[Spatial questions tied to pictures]
↓

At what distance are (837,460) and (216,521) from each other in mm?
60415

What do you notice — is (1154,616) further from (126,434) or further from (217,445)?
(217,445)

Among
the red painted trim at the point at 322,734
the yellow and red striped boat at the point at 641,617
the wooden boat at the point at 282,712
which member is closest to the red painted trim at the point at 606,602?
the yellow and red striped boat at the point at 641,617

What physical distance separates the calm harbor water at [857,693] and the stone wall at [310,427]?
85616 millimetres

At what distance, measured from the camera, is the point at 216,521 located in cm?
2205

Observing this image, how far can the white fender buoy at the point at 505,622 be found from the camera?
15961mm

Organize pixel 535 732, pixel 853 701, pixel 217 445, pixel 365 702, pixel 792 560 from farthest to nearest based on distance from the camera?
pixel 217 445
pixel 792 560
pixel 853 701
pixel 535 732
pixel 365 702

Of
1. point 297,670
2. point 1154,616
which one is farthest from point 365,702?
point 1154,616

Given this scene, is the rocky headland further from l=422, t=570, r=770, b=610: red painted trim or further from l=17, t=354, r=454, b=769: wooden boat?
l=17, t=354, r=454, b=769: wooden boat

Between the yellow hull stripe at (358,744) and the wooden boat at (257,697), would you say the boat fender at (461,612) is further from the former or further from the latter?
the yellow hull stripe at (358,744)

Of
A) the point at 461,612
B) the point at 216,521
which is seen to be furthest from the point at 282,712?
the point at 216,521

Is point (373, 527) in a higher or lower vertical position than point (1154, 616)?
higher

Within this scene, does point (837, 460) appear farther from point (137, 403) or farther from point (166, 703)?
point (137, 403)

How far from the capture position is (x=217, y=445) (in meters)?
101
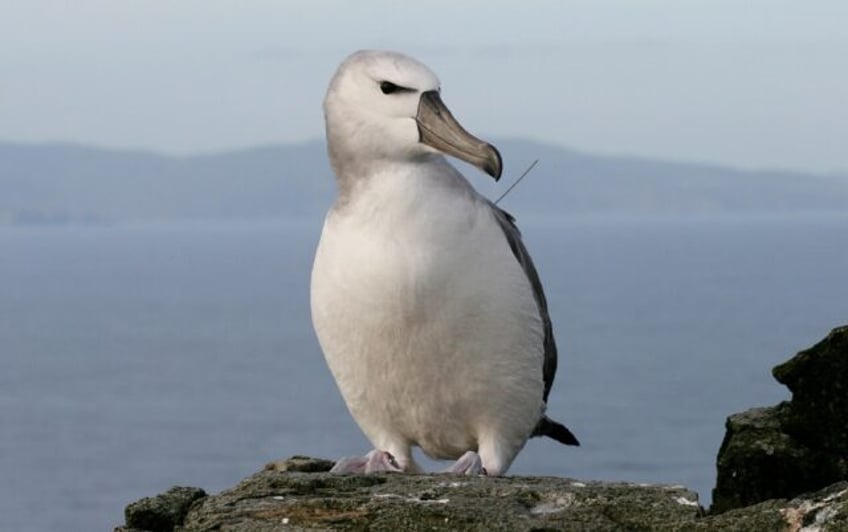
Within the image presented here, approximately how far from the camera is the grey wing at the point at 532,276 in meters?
11.6

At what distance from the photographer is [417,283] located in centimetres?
1062

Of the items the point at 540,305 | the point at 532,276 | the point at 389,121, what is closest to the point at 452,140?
the point at 389,121

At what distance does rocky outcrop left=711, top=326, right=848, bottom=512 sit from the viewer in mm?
8734

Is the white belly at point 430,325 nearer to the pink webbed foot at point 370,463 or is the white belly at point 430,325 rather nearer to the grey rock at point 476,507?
the pink webbed foot at point 370,463

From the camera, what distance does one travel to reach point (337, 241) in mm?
10797

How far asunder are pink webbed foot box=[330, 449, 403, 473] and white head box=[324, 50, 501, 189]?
1574mm

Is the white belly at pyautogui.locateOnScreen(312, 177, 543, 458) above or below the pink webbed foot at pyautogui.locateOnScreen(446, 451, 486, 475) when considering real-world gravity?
above

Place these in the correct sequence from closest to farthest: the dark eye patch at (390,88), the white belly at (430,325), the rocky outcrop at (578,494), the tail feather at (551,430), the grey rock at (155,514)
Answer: the rocky outcrop at (578,494)
the grey rock at (155,514)
the white belly at (430,325)
the dark eye patch at (390,88)
the tail feather at (551,430)

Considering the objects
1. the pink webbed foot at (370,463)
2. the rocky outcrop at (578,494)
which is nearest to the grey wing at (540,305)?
the pink webbed foot at (370,463)

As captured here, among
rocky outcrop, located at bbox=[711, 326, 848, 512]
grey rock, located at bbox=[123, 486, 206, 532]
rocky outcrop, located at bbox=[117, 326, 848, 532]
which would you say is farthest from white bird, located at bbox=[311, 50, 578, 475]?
rocky outcrop, located at bbox=[711, 326, 848, 512]

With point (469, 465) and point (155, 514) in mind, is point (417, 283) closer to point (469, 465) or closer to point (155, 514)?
point (469, 465)

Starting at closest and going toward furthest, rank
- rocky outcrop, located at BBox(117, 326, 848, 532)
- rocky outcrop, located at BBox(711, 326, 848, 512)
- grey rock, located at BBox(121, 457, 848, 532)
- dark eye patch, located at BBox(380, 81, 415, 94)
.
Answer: grey rock, located at BBox(121, 457, 848, 532) < rocky outcrop, located at BBox(117, 326, 848, 532) < rocky outcrop, located at BBox(711, 326, 848, 512) < dark eye patch, located at BBox(380, 81, 415, 94)

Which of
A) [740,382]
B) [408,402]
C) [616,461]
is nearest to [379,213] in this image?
[408,402]

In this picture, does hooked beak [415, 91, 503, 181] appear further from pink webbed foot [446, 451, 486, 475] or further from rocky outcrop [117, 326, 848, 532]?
rocky outcrop [117, 326, 848, 532]
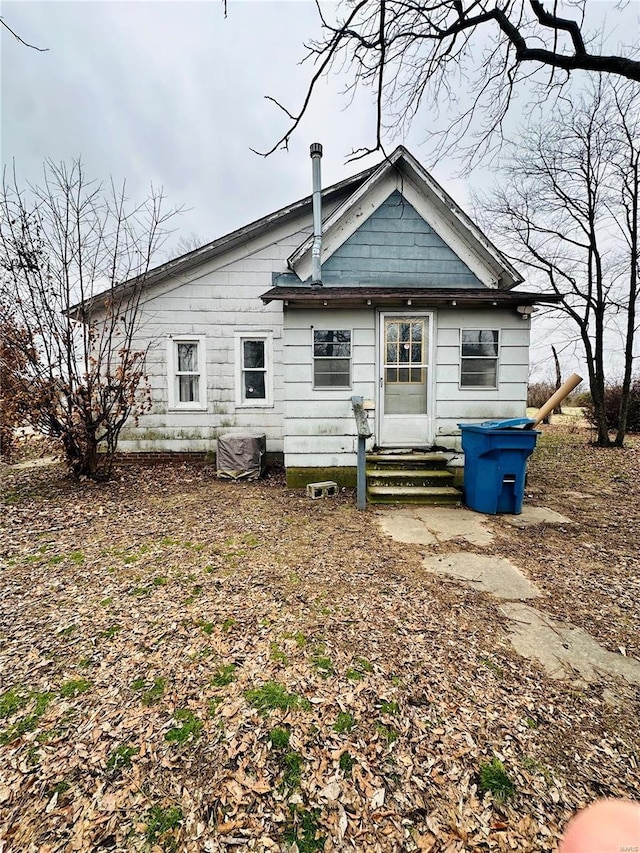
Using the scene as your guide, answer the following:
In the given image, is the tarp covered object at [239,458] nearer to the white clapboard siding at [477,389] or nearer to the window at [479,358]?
the white clapboard siding at [477,389]

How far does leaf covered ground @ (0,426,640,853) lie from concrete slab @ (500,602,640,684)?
120 millimetres

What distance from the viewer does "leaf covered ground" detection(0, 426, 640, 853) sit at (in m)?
1.66

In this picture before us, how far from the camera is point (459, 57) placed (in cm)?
503

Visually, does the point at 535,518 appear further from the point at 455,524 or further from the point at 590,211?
the point at 590,211

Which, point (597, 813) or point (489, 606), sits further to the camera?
point (489, 606)

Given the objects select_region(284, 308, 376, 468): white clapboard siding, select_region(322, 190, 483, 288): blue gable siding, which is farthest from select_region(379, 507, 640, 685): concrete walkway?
select_region(322, 190, 483, 288): blue gable siding

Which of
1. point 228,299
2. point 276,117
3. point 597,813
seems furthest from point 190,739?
point 228,299

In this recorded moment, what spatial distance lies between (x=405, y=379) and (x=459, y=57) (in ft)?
14.8

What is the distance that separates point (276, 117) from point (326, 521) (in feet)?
17.2

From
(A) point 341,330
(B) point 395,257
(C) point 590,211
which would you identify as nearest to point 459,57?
(B) point 395,257

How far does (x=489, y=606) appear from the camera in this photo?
3318 mm

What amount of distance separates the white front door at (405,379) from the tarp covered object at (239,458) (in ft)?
Result: 8.50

↑

Problem to work on
Give back all of the material above line for line, unchanged, and leave out the pictures.

Solution to the exercise
At what distance are (837,460) and (216,521) from each other in mm?
60415

What do you notice — is (1154,616) further from (126,434) or further from (217,445)?
(217,445)

Among
the red painted trim at the point at 322,734
the yellow and red striped boat at the point at 641,617
the wooden boat at the point at 282,712
which member is closest to the red painted trim at the point at 606,602?
the yellow and red striped boat at the point at 641,617

What physical distance separates the calm harbor water at [857,693] and the stone wall at [310,427]?
85616 millimetres

At what distance, measured from the camera, is the point at 216,521 located in cm?
2205

Observing this image, how far can the white fender buoy at the point at 505,622 be found from the camera?
15961mm

Organize pixel 535 732, pixel 853 701, pixel 217 445, pixel 365 702, pixel 792 560 from farthest to nearest based on distance from the camera?
pixel 217 445
pixel 792 560
pixel 853 701
pixel 535 732
pixel 365 702

Of
1. point 297,670
2. point 1154,616
which one is farthest from point 365,702?
point 1154,616

Given this scene, is the rocky headland further from l=422, t=570, r=770, b=610: red painted trim or further from l=17, t=354, r=454, b=769: wooden boat?
l=17, t=354, r=454, b=769: wooden boat

Between the yellow hull stripe at (358,744) and the wooden boat at (257,697), would you say the boat fender at (461,612) is further from the former or further from the latter?
the yellow hull stripe at (358,744)

Of
A) the point at 461,612
B) the point at 216,521
which is seen to be furthest from the point at 282,712?
the point at 216,521

Is point (373, 527) in a higher or lower vertical position than point (1154, 616)?
higher

Within this scene, does point (837, 460) appear farther from point (137, 403) or farther from point (166, 703)?
point (137, 403)

How far from the capture position is (x=217, y=445) (in meters)?
101
Within the image presented here, approximately how far from the camera is the grey wing at the point at 532,276 in meters?
11.6

At what distance from the photographer is [417,283] located in centimetres?
1062

Of the items the point at 540,305 | the point at 532,276 | the point at 389,121, what is closest to the point at 452,140?
the point at 389,121

At what distance does rocky outcrop left=711, top=326, right=848, bottom=512 sit from the viewer in mm?
8734

Is the white belly at point 430,325 nearer to the pink webbed foot at point 370,463 or is the white belly at point 430,325 rather nearer to the grey rock at point 476,507?
the pink webbed foot at point 370,463

From the camera, what distance does one travel to reach point (337, 241) in mm?
10797

How far asunder are pink webbed foot box=[330, 449, 403, 473] and white head box=[324, 50, 501, 189]?
1574mm

Is the white belly at pyautogui.locateOnScreen(312, 177, 543, 458) above or below the pink webbed foot at pyautogui.locateOnScreen(446, 451, 486, 475) when considering real-world gravity?
above

Place these in the correct sequence from closest to farthest: the dark eye patch at (390,88), the white belly at (430,325), the rocky outcrop at (578,494), the tail feather at (551,430), the grey rock at (155,514)
Answer: the rocky outcrop at (578,494)
the grey rock at (155,514)
the white belly at (430,325)
the dark eye patch at (390,88)
the tail feather at (551,430)

Considering the objects
1. the pink webbed foot at (370,463)
2. the rocky outcrop at (578,494)
which is nearest to the grey wing at (540,305)?
the pink webbed foot at (370,463)

As captured here, among
rocky outcrop, located at bbox=[711, 326, 848, 512]
grey rock, located at bbox=[123, 486, 206, 532]
rocky outcrop, located at bbox=[117, 326, 848, 532]
which would you say is farthest from white bird, located at bbox=[311, 50, 578, 475]?
rocky outcrop, located at bbox=[711, 326, 848, 512]

With point (469, 465) and point (155, 514) in mind, is point (417, 283) closer to point (469, 465) or closer to point (155, 514)?
point (469, 465)

Starting at closest and going toward furthest, rank
- rocky outcrop, located at BBox(117, 326, 848, 532)
- rocky outcrop, located at BBox(711, 326, 848, 512)
- grey rock, located at BBox(121, 457, 848, 532)
- dark eye patch, located at BBox(380, 81, 415, 94)
.
Answer: grey rock, located at BBox(121, 457, 848, 532) < rocky outcrop, located at BBox(117, 326, 848, 532) < rocky outcrop, located at BBox(711, 326, 848, 512) < dark eye patch, located at BBox(380, 81, 415, 94)

Which of
A) [740,382]
B) [408,402]
C) [616,461]
is nearest to [379,213] in this image?
[408,402]

In this picture, does hooked beak [415, 91, 503, 181] appear further from pink webbed foot [446, 451, 486, 475] or further from rocky outcrop [117, 326, 848, 532]?
rocky outcrop [117, 326, 848, 532]
Using the scene as your guide, answer the following:
In the given image, is the tarp covered object at [239,458] nearer to the white clapboard siding at [477,389] or nearer to the window at [479,358]?
the white clapboard siding at [477,389]

How far does leaf covered ground @ (0,426,640,853) lie from concrete slab @ (500,602,640,684)?
120 millimetres

What distance from the viewer does "leaf covered ground" detection(0, 426, 640, 853) sit at (in m)?
1.66

In this picture before us, how far from the camera is point (459, 57) placed (in cm)?
503

Visually, does the point at 535,518 appear further from the point at 455,524 or further from the point at 590,211?
the point at 590,211

Which, point (597, 813) or point (489, 606), sits further to the camera?
point (489, 606)

Given the objects select_region(284, 308, 376, 468): white clapboard siding, select_region(322, 190, 483, 288): blue gable siding, which is farthest from select_region(379, 507, 640, 685): concrete walkway?
select_region(322, 190, 483, 288): blue gable siding

Which of
1. point 228,299
2. point 276,117
3. point 597,813
seems furthest from point 190,739?
point 228,299

In this recorded moment, what spatial distance lies between (x=405, y=379) and (x=459, y=57) (in ft)?
14.8

What is the distance that separates point (276, 117) from point (326, 521) (in feet)?
17.2

From
(A) point 341,330
(B) point 395,257
(C) point 590,211
which would you identify as nearest to point 459,57?
(B) point 395,257

How far does (x=489, y=606) appear from the camera in this photo?
3318 mm

What amount of distance separates the white front door at (405,379) from the tarp covered object at (239,458) (in ft)?
Result: 8.50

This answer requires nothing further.